Wye Mills is an unincorporated community in Talbot County, Maryland, United States, located at an altitude of 20 ft. Wye Mills is located at the intersection of Maryland routes 404 and 662, just south of the Queen Anne's County border.

==Notable landmarks==
Wye Mills is the home of the Wye Mill which has been in nearly continuous operation since 1682. Today, it houses a museum in addition to its mill operations.

The Wye Oak (Maryland's honorary state tree, which was destroyed on June 6, 2002, by a severe thunderstorm), was located in Wye Mills.

The Old Wye Church or St. Luke's is the only Anglican church that is dated back to the 18th century in Talbot County. The church opened in 1712.

The Wye House is a plantation mansion listed on the National Register of Historic Places, dating back to between 1780 and 1790. Also listed are the Old Wye Church, Miller's House, and Wilton.

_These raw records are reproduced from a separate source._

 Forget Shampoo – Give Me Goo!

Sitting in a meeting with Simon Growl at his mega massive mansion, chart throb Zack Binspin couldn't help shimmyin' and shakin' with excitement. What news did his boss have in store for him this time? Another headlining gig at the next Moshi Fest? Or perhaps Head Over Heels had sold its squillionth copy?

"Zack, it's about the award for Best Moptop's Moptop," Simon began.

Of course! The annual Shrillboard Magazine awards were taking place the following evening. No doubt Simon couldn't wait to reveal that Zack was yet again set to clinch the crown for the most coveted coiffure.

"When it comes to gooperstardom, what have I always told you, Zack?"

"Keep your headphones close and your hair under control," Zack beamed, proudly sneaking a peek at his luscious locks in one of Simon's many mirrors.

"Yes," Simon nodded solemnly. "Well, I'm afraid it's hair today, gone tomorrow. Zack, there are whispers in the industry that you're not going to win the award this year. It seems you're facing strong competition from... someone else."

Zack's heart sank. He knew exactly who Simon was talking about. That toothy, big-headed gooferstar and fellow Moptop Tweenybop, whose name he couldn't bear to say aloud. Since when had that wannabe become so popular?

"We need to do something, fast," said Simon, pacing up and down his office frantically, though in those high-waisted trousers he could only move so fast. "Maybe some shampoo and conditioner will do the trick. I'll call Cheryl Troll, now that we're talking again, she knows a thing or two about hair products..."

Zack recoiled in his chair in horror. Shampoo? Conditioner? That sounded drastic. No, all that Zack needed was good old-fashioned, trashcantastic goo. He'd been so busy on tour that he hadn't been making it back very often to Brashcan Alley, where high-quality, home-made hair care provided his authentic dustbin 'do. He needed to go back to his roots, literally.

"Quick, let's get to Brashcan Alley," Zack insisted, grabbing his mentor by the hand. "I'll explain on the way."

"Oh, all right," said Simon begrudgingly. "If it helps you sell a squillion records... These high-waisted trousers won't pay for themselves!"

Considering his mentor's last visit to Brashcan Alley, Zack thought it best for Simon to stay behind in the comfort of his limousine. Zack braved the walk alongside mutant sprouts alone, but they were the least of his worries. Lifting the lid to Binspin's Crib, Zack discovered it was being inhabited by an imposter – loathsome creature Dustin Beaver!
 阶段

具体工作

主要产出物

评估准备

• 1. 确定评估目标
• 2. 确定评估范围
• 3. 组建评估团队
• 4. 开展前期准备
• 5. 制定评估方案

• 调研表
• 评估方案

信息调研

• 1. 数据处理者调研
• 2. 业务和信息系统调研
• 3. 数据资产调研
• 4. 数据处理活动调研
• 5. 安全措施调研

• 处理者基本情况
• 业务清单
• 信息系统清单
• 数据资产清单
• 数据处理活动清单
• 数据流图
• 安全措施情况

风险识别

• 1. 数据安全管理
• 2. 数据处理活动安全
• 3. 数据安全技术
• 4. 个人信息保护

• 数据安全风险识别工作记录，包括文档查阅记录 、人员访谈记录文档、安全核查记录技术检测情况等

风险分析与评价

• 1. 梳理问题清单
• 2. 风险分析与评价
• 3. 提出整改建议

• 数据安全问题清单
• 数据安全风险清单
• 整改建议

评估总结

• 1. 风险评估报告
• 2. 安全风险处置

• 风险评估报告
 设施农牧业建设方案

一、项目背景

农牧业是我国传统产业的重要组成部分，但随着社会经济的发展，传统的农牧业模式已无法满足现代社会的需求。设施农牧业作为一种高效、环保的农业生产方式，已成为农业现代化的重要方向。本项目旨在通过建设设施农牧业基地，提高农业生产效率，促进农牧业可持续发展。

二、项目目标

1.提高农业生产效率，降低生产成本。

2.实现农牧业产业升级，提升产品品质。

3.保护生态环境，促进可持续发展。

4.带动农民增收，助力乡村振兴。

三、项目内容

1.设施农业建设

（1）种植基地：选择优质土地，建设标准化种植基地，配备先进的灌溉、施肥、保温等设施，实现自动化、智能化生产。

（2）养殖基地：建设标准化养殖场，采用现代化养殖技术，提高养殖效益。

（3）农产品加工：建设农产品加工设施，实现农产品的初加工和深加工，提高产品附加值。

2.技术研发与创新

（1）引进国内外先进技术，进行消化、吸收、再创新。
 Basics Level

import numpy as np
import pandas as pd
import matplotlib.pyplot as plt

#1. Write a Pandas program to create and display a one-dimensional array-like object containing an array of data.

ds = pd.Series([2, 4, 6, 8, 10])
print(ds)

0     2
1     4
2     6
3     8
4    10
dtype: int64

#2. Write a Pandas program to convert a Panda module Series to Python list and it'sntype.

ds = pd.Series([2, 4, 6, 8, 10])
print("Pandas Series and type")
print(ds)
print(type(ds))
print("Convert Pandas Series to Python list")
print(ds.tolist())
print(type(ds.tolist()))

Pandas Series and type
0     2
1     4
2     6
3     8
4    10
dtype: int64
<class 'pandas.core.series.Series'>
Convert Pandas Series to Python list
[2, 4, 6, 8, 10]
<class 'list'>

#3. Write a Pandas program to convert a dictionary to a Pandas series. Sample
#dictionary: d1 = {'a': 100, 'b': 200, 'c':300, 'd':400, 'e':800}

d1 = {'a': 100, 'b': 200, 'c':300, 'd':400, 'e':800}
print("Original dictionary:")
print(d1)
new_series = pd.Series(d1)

The town also harbors Maryland's first regional community college, Chesapeake College.

==Historical events==
===Wye Accords===
After the failure of the Oslo Accords of 1993 to resolve the Israeli–Palestinian conflict, former President Bill Clinton held a summit in Wye Mills in October 1998. Both King Hussein of Jordan and Palestinian President Yasser Arafat attended the summit. Several issues were settled; however, some of the main issues, such as boundaries, were left unresolved and remained sources of conflict.

===Elián González===
For a short time, Elián González and his family resided in Wye Mills during the Elián González affair of 2000. González was at the center of a controversy involving parental custody and Cuban-American relations. After Elián was reunited with his father, the two were sheltered from the media at the remote Wye River Plantation while other relatives attempted to acquire visitation rights and the legal battle intensified.